◆ Prompt: Please retype all the records below exactly as they read.

◆ Record extracts:
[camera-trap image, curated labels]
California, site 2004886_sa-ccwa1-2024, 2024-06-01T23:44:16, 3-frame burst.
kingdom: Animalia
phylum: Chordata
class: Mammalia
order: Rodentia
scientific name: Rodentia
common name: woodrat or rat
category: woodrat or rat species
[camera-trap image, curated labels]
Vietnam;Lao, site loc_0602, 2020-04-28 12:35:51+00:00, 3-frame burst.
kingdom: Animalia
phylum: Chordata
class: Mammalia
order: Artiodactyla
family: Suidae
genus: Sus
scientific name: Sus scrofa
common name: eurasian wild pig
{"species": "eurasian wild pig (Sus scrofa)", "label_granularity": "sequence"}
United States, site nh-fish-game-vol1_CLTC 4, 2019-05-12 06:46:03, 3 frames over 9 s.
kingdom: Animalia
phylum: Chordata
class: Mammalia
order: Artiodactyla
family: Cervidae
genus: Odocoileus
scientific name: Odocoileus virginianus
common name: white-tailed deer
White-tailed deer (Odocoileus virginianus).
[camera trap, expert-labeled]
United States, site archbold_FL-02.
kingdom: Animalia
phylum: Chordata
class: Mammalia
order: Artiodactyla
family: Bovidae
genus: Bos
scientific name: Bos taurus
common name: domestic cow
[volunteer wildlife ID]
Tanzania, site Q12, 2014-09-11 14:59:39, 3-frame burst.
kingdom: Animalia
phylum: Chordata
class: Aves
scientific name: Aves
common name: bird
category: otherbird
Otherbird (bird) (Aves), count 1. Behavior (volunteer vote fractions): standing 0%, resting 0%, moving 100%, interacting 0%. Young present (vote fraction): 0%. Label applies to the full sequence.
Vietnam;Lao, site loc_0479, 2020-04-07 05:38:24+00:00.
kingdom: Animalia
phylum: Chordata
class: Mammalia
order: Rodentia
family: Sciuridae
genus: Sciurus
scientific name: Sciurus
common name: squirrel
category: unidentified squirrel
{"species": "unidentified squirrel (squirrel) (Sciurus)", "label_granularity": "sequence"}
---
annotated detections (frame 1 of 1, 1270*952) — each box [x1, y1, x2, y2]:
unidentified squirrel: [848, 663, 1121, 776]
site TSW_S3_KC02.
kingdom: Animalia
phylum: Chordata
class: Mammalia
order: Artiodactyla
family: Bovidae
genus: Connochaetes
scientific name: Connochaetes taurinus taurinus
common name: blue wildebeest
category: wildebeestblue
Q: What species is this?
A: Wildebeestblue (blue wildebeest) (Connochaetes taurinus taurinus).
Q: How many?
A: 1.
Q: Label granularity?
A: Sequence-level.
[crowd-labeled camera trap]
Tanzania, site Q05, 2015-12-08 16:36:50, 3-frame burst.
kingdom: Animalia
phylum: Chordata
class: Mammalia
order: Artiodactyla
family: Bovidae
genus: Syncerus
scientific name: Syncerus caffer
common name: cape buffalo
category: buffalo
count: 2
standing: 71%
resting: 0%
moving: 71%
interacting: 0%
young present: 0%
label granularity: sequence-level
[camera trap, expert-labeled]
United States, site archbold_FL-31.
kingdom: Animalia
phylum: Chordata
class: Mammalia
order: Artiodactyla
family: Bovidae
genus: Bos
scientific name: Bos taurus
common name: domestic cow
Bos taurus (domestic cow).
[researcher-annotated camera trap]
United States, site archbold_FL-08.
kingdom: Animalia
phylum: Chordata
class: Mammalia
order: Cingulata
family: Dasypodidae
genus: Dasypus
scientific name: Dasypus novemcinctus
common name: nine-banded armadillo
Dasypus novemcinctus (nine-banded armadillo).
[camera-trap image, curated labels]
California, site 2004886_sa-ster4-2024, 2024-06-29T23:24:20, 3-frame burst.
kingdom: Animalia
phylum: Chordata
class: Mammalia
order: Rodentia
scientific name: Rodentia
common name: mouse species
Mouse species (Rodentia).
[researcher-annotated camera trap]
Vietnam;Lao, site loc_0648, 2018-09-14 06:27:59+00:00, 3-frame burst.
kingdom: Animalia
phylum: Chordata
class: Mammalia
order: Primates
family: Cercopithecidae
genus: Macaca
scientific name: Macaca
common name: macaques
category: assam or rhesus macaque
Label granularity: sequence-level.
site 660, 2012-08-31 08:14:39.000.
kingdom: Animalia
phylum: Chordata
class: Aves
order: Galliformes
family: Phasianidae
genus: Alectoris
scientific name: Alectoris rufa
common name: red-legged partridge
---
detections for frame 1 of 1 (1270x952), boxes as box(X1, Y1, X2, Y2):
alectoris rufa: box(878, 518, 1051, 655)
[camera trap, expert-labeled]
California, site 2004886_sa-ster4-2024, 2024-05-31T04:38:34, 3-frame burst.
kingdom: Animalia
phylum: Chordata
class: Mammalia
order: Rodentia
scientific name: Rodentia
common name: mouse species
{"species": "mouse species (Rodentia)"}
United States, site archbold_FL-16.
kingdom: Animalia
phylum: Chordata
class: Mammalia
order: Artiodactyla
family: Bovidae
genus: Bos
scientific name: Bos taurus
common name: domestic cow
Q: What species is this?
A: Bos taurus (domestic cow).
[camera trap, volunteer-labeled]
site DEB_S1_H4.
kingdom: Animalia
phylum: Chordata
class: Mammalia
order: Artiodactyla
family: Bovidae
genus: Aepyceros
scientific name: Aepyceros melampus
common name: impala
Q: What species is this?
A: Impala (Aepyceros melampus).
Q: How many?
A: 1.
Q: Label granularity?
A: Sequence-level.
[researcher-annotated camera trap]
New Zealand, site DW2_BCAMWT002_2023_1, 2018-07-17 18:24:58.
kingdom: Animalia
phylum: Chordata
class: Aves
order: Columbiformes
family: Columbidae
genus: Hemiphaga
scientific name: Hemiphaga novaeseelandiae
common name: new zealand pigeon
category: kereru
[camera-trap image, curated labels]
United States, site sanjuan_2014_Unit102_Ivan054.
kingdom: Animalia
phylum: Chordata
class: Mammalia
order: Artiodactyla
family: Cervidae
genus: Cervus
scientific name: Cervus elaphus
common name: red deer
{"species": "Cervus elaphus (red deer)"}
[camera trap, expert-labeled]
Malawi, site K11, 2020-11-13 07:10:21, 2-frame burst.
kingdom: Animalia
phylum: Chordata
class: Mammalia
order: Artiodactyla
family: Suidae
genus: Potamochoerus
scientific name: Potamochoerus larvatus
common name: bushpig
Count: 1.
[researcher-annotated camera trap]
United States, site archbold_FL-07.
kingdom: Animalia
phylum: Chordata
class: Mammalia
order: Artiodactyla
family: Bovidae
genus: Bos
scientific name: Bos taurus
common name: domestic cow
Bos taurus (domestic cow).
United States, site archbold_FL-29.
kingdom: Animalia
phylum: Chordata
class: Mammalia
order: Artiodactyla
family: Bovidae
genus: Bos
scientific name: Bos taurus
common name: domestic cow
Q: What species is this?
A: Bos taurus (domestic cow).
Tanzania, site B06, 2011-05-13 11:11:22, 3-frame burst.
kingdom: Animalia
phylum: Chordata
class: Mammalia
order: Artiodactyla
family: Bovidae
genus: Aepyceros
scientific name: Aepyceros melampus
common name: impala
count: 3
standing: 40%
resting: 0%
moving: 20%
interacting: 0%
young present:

◆ Exercise solution:
[camera-trap image, curated labels]
California, site 2004886_sa-ccwa1-2024, 2024-06-01T23:44:16, 3-frame burst.
kingdom: Animalia
phylum: Chordata
class: Mammalia
order: Rodentia
scientific name: Rodentia
common name: woodrat or rat
category: woodrat or rat species
[camera-trap image, curated labels]
Vietnam;Lao, site loc_0602, 2020-04-28 12:35:51+00:00, 3-frame burst.
kingdom: Animalia
phylum: Chordata
class: Mammalia
order: Artiodactyla
family: Suidae
genus: Sus
scientific name: Sus scrofa
common name: eurasian wild pig
{"species": "eurasian wild pig (Sus scrofa)", "label_granularity": "sequence"}
United States, site nh-fish-game-vol1_CLTC 4, 2019-05-12 06:46:03, 3 frames over 9 s.
kingdom: Animalia
phylum: Chordata
class: Mammalia
order: Artiodactyla
family: Cervidae
genus: Odocoileus
scientific name: Odocoileus virginianus
common name: white-tailed deer
White-tailed deer (Odocoileus virginianus).
[camera trap, expert-labeled]
United States, site archbold_FL-02.
kingdom: Animalia
phylum: Chordata
class: Mammalia
order: Artiodactyla
family: Bovidae
genus: Bos
scientific name: Bos taurus
common name: domestic cow
[volunteer wildlife ID]
Tanzania, site Q12, 2014-09-11 14:59:39, 3-frame burst.
kingdom: Animalia
phylum: Chordata
class: Aves
scientific name: Aves
common name: bird
category: otherbird
Otherbird (bird) (Aves), count 1. Behavior (volunteer vote fractions): standing 0%, resting 0%, moving 100%, interacting 0%. Young present (vote fraction): 0%. Label applies to the full sequence.
Vietnam;Lao, site loc_0479, 2020-04-07 05:38:24+00:00.
kingdom: Animalia
phylum: Chordata
class: Mammalia
order: Rodentia
family: Sciuridae
genus: Sciurus
scientific name: Sciurus
common name: squirrel
category: unidentified squirrel
{"species": "unidentified squirrel (squirrel) (Sciurus)", "label_granularity": "sequence"}
---
annotated detections (frame 1 of 1, 1270*952) — each box [x1, y1, x2, y2]:
unidentified squirrel: [848, 663, 1121, 776]
site TSW_S3_KC02.
kingdom: Animalia
phylum: Chordata
class: Mammalia
order: Artiodactyla
family: Bovidae
genus: Connochaetes
scientific name: Connochaetes taurinus taurinus
common name: blue wildebeest
category: wildebeestblue
Q: What species is this?
A: Wildebeestblue (blue wildebeest) (Connochaetes taurinus taurinus).
Q: How many?
A: 1.
Q: Label granularity?
A: Sequence-level.
[crowd-labeled camera trap]
Tanzania, site Q05, 2015-12-08 16:36:50, 3-frame burst.
kingdom: Animalia
phylum: Chordata
class: Mammalia
order: Artiodactyla
family: Bovidae
genus: Syncerus
scientific name: Syncerus caffer
common name: cape buffalo
category: buffalo
count: 2
standing: 71%
resting: 0%
moving: 71%
interacting: 0%
young present: 0%
label granularity: sequence-level
[camera trap, expert-labeled]
United States, site archbold_FL-31.
kingdom: Animalia
phylum: Chordata
class: Mammalia
order: Artiodactyla
family: Bovidae
genus: Bos
scientific name: Bos taurus
common name: domestic cow
Bos taurus (domestic cow).
[researcher-annotated camera trap]
United States, site archbold_FL-08.
kingdom: Animalia
phylum: Chordata
class: Mammalia
order: Cingulata
family: Dasypodidae
genus: Dasypus
scientific name: Dasypus novemcinctus
common name: nine-banded armadillo
Dasypus novemcinctus (nine-banded armadillo).
[camera-trap image, curated labels]
California, site 2004886_sa-ster4-2024, 2024-06-29T23:24:20, 3-frame burst.
kingdom: Animalia
phylum: Chordata
class: Mammalia
order: Rodentia
scientific name: Rodentia
common name: mouse species
Mouse species (Rodentia).
[researcher-annotated camera trap]
Vietnam;Lao, site loc_0648, 2018-09-14 06:27:59+00:00, 3-frame burst.
kingdom: Animalia
phylum: Chordata
class: Mammalia
order: Primates
family: Cercopithecidae
genus: Macaca
scientific name: Macaca
common name: macaques
category: assam or rhesus macaque
Label granularity: sequence-level.
site 660, 2012-08-31 08:14:39.000.
kingdom: Animalia
phylum: Chordata
class: Aves
order: Galliformes
family: Phasianidae
genus: Alectoris
scientific name: Alectoris rufa
common name: red-legged partridge
---
detections for frame 1 of 1 (1270x952), boxes as box(X1, Y1, X2, Y2):
alectoris rufa: box(878, 518, 1051, 655)
[camera trap, expert-labeled]
California, site 2004886_sa-ster4-2024, 2024-05-31T04:38:34, 3-frame burst.
kingdom: Animalia
phylum: Chordata
class: Mammalia
order: Rodentia
scientific name: Rodentia
common name: mouse species
{"species": "mouse species (Rodentia)"}
United States, site archbold_FL-16.
kingdom: Animalia
phylum: Chordata
class: Mammalia
order: Artiodactyla
family: Bovidae
genus: Bos
scientific name: Bos taurus
common name: domestic cow
Q: What species is this?
A: Bos taurus (domestic cow).
[camera trap, volunteer-labeled]
site DEB_S1_H4.
kingdom: Animalia
phylum: Chordata
class: Mammalia
order: Artiodactyla
family: Bovidae
genus: Aepyceros
scientific name: Aepyceros melampus
common name: impala
Q: What species is this?
A: Impala (Aepyceros melampus).
Q: How many?
A: 1.
Q: Label granularity?
A: Sequence-level.
[researcher-annotated camera trap]
New Zealand, site DW2_BCAMWT002_2023_1, 2018-07-17 18:24:58.
kingdom: Animalia
phylum: Chordata
class: Aves
order: Columbiformes
family: Columbidae
genus: Hemiphaga
scientific name: Hemiphaga novaeseelandiae
common name: new zealand pigeon
category: kereru
[camera-trap image, curated labels]
United States, site sanjuan_2014_Unit102_Ivan054.
kingdom: Animalia
phylum: Chordata
class: Mammalia
order: Artiodactyla
family: Cervidae
genus: Cervus
scientific name: Cervus elaphus
common name: red deer
{"species": "Cervus elaphus (red deer)"}
[camera trap, expert-labeled]
Malawi, site K11, 2020-11-13 07:10:21, 2-frame burst.
kingdom: Animalia
phylum: Chordata
class: Mammalia
order: Artiodactyla
family: Suidae
genus: Potamochoerus
scientific name: Potamochoerus larvatus
common name: bushpig
Count: 1.
[researcher-annotated camera trap]
United States, site archbold_FL-07.
kingdom: Animalia
phylum: Chordata
class: Mammalia
order: Artiodactyla
family: Bovidae
genus: Bos
scientific name: Bos taurus
common name: domestic cow
Bos taurus (domestic cow).
United States, site archbold_FL-29.
kingdom: Animalia
phylum: Chordata
class: Mammalia
order: Artiodactyla
family: Bovidae
genus: Bos
scientific name: Bos taurus
common name: domestic cow
Q: What species is this?
A: Bos taurus (domestic cow).
Tanzania, site B06, 2011-05-13 11:11:22, 3-frame burst.
kingdom: Animalia
phylum: Chordata
class: Mammalia
order: Artiodactyla
family: Bovidae
genus: Aepyceros
scientific name: Aepyceros melampus
common name: impala
count: 3
standing: 40%
resting: 0%
moving: 20%
interacting: 0%
young present:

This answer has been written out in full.